Well, it may have been in the past but it certainly isn’t anymore. Several questions arise. Who do you trust, and why? If you do trust them what do you trust them with? If you have specified all of that, what is the effective timeframe of that trust relationship? What about the outside? Many employees reside on the outside of the network, via traveling, home office, or just checking your email from a remote location such as on vacation or at the airport.
Familiar With Attack Surface?
This is a fancy new term for saying where in your network the bad guys can launch an attack. Going back to our earlier analogy previously an entity was either on the outside or the inside. That simply is not the case anymore. There are several reasons in addition to having multiple locations where employees may use your IT resources. You also have multiple players that cannot be easily classified as employees; you have contractors, temporary workers, guest workers, visiting guests. Maybe employees from another part of the company that needs to be granted temporary access. The efficacy of the old system is severely limited.
All of these variables complicate the process of defending your data. To make things worse it is expanding even more. With the IOT or internet of things which we will talk about more in the future, most devices in your domain are going to be potentially connected. They will have to be protected also. Because, every Samsung refrigerator with a network connection, expands your attack surface, and makes you vulnerable. Every time you add a security camera or alarm sensor that is on your network, you have more attack surface increasing your risk.
How Do You Know?
Now you know what an attack surface is. And you know it is a massive opportunity to make your company vulnerable and increase risk. What do you do about it? Well in most instances what companies do is when there is an attack they respond to the specific attack. They deal with the crisis at hand. Understandable I would too. But after the crises is over what happens then? They go back to what they were doing, maybe patch the hole and move on. All the while leaving the company in the same vulnerable position it was in before. Why is this? Because the typical approach to data security is as I have mentioned before is reactive instead of preventive.
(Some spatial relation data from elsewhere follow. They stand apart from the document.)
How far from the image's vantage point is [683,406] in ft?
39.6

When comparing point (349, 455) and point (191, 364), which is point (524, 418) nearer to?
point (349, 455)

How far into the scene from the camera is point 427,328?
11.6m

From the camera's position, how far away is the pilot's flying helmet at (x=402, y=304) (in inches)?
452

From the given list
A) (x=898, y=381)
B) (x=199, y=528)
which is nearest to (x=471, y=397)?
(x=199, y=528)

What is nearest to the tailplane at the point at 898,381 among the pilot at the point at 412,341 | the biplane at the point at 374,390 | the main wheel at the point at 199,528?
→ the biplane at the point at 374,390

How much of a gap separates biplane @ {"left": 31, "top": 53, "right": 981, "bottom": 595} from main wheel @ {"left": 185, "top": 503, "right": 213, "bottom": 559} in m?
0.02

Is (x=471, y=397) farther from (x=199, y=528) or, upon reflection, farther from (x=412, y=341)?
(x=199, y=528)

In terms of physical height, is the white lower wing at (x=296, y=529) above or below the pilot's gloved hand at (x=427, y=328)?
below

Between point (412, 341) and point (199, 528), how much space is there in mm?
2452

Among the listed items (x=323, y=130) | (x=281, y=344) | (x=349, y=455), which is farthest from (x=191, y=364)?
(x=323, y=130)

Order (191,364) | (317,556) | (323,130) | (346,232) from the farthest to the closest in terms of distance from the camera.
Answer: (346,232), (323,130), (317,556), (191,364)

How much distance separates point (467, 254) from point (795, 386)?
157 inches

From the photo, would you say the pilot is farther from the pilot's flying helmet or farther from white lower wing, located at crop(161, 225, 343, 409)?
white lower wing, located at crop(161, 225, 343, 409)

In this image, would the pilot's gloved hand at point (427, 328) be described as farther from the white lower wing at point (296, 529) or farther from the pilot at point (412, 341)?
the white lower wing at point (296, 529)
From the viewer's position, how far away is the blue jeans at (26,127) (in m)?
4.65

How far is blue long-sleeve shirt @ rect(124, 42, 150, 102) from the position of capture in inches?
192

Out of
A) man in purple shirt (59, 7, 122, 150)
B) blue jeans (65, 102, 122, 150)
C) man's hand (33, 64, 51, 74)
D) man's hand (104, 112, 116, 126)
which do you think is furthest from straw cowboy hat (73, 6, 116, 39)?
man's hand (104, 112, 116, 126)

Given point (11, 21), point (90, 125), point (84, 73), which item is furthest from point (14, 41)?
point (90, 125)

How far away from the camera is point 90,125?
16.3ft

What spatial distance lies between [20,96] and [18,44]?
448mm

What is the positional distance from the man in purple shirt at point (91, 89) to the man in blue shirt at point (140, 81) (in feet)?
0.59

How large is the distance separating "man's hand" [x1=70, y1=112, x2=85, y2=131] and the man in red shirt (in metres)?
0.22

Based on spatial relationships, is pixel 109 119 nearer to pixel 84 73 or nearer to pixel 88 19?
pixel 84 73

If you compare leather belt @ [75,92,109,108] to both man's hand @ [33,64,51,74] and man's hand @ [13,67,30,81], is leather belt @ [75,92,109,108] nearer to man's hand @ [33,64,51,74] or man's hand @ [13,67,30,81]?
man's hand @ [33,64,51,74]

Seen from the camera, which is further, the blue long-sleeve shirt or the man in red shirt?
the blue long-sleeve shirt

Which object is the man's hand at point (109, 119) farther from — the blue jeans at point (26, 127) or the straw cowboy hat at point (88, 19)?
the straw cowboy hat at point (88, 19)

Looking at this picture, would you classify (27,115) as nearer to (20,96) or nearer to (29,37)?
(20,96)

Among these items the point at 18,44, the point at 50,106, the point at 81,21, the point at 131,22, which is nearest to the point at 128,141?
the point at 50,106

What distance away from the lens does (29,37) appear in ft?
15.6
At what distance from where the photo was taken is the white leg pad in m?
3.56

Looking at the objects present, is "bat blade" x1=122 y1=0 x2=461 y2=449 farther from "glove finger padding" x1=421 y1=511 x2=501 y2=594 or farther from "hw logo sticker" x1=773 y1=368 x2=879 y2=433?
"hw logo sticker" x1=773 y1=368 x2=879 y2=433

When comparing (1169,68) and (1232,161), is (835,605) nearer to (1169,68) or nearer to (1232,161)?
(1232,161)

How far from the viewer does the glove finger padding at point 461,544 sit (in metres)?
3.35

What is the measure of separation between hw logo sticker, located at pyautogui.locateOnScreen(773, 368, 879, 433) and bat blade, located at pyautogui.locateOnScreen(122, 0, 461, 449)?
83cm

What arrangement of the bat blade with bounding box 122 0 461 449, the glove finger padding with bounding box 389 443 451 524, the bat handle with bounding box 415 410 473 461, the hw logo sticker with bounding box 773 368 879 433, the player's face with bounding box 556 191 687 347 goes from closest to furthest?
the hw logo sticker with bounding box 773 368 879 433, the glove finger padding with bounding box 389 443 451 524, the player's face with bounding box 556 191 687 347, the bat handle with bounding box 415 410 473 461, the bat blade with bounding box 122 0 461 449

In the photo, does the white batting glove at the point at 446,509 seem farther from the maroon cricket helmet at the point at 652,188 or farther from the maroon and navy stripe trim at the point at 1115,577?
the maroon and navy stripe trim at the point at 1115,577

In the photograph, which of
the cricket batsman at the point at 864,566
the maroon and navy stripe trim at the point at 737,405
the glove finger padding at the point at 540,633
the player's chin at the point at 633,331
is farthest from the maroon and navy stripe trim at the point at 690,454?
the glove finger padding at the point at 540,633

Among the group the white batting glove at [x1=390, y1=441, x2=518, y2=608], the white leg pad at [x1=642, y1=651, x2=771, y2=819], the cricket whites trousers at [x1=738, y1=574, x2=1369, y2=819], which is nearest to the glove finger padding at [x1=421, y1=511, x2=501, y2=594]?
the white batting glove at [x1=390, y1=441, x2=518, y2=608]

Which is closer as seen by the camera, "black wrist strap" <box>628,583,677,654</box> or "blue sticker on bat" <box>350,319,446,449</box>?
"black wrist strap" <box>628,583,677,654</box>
It is prescriptive instead of holistic.
We will also get into preventive modeling in the future. But for now, we need to know that this approach will not work. Once your attack surface is recognized, then it can be analyzed and quantified. After this, your policy makers within your organization can marshal the resources to make this attack surface smaller, and protect its vulnerabilities. But this will only come from the top. I think you can see that just adding a newer firewall or plugging a hole is not the answer.